# Binkley 5th wheel



## bobsals (Aug 9, 2003)

Greetings all, I will be in the market for a fifth wheel in the near future and I was looking around for a fifth wheel hitch that could be mounted into the bed of my 2000 F-250 SD without damage and without drilling holes. I found one at www.bolthitch.com that does just that.  The hitch just uses the existing bed bolts to mount these two large rails to the bed. The hitch that goes with it is a 32K Binkley 5th wheel hitch. Has anyone here had any experience with Bolthitch or the Binkley?  :question:  Thanks,  Bob from W Sand Lake, NY


----------



## Gary B (Aug 10, 2003)

Binkley 5th wheel

Hi bobsals, I reseached the Bolthitch system and talked to the folks at the factory, I liked the idea if I had a newer truck and needed a 5th wheel hitch I'd consider it.
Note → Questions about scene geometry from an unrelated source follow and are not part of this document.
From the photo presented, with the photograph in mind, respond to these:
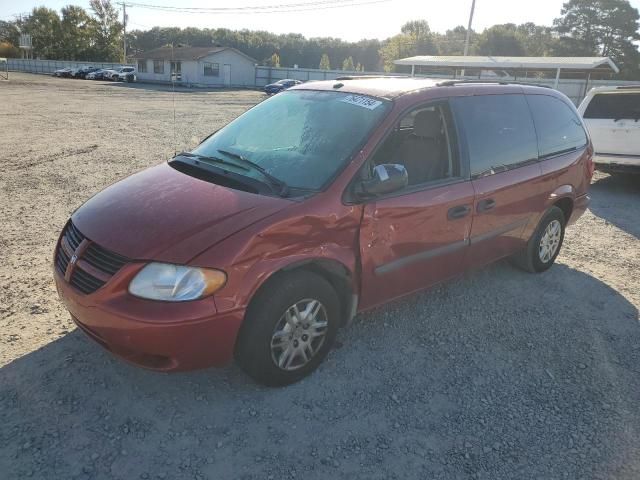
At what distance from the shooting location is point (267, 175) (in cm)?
335

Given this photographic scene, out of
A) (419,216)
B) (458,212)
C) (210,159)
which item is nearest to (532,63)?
(458,212)

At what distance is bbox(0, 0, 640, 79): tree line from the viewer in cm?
5897

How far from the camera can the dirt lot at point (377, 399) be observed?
8.69 ft

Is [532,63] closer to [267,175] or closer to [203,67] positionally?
[267,175]

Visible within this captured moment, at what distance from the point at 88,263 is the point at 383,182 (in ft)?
5.92

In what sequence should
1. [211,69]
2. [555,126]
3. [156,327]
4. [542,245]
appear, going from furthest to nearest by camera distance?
[211,69]
[542,245]
[555,126]
[156,327]

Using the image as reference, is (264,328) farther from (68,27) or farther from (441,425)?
(68,27)

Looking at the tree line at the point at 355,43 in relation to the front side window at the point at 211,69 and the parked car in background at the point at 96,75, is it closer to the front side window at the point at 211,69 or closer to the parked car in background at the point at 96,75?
the front side window at the point at 211,69

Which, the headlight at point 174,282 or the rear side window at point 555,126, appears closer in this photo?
the headlight at point 174,282

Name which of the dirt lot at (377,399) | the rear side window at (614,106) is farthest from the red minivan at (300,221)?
the rear side window at (614,106)

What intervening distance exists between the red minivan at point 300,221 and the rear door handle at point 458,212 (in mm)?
12

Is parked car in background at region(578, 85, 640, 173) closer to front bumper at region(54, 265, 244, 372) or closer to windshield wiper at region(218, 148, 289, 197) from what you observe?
windshield wiper at region(218, 148, 289, 197)

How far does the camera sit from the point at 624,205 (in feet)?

The Binkley hitch is a commercial hitch for car haulers etc. the hitch they use for the 5th wheel RV's is a Hidden Hitch per my conversation with them. All in all I think it a good hitch system, easy to install and remove, no drilling, when its out no bed rails in the way.    :bleh:  :approve:


----------



## bobsals (Aug 10, 2003)

Binkley 5th wheel

Thanks, GB, It seemed good to me too, but I have posted requests for information in these forums and it seems not too may people have seen or heard of them before. I have sent an e-mail to Bolthitch in regards to a slider for the bolt hitch, but no response yet. I have a short bed F-250.  Thanks for the reply,, Bob


----------